В один из выходных дней Фадеев получил приглашение на дачу к Ягоде, находившуюся неподалеку от станции Внуково по Киевской железной дороге. Фадеев поначалу долго отказывался, но за ним была прислана машина, и пришлось ехать. Ему дали понять, что, возможно, на даче будет товарищ Сталин. И действительно, приехав на дачу, Фадеев увидел Сталина. С Фадеевым он даже не поздоровался. Сталин смотрел молча, чуть усмехаясь в усы. И, когда собравшихся уже пригласили к столу, Сталин подошел к Фадееву и вдруг сказал:
– Ну зачем же ссориться старым друзьям, Фадеев? Надо мириться…
Авербах стоял напротив (дело происходило на садовой дорожке), возле него – Ягода.
– А ну, протяните друг другу руки, – сказал Сталин и стал подталкивать Фадеева к Авербаху.

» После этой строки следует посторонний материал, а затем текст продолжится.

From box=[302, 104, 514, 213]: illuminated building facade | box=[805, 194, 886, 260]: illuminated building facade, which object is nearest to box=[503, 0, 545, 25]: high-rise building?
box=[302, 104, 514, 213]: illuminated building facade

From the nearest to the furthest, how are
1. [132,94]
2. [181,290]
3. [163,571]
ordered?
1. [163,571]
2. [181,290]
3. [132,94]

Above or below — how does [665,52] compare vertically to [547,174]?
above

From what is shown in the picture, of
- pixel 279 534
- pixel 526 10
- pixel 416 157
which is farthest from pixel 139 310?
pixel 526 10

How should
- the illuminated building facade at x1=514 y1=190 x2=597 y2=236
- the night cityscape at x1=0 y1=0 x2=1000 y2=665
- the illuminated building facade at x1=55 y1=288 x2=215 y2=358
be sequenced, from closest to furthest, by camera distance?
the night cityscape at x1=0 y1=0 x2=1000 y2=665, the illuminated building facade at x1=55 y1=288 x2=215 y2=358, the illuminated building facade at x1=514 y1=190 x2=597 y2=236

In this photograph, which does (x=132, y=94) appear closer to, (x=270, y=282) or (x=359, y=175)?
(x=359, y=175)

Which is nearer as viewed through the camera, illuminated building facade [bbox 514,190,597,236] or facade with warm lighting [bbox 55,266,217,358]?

Ягода поддержал его:
– Помиритесь, друзья! – и легонько подтолкнул Авербаха.
Фадеев стоял молча, опустив руки, но Авербах шагнул к нему, протянув руку.
– Пожмите руки! – уже твердо проговорил Сталин, и рукопожатие состоялось. – А теперь поцелуйтесь, ну-ну, поцелуйтесь, – настаивал Сталин.
Они поцеловались. И тогда Сталин, махнув рукой, брезгливо проговорил:
– Слабый ты человек, Фадеев…
«Я плохо помню, что было потом, – заключал свой рассказ Фадеев. – Помню только, как я бросился бежать по саду, перемахнул через забор и пешком ушел в Москву. Впрочем, меня никто не пытался вернуть…»
А сколько их было, таких «эпизодов», больно ранящих, нет, не самолюбие, а душу!
Через несколько дней Юрий Николаевич послал Фадееву в больницу свои книги «Неделя» и «Комиссары». В скором времени от Саши пришло письмо (последнее письмо!). Оно было напечатано на машинке, а внизу приписано его ясным почерком:
«Спасибо за “Неделю”, это уже история, а для нашего поколения это наша молодость и первая любовь…»
26
В конце апреля мы поехали в Ленинград. Юрий Николаевич должен был принять участие в совещании молодых ленинградских писателей, но на следующий день после приезда он заболел воспалением легких. В Ленинграде он собирался непременно встретиться с Михаилом Михайловичем Зощенко, чтобы договориться о дальнейшей работе над переводами национальных писателей.
Через несколько дней, когда спала температура, он попросил меня:
– Позвони Михаилу Михайловичу, скажи, что я болен, может, он зайдет к нам в «Европейскую»…
Я позвонила.
– Я с удовольствием зайду, – ответил мне Зощенко. – Только имейте в виду… – Он многозначительно помолчал. – Ведь меня в «Европейской» все знают…
Горький смысл его слов не дошел до меня, и я продолжала бодрым голосом настаивать:
– Вот и хорошо, что знают, приходите обязательно!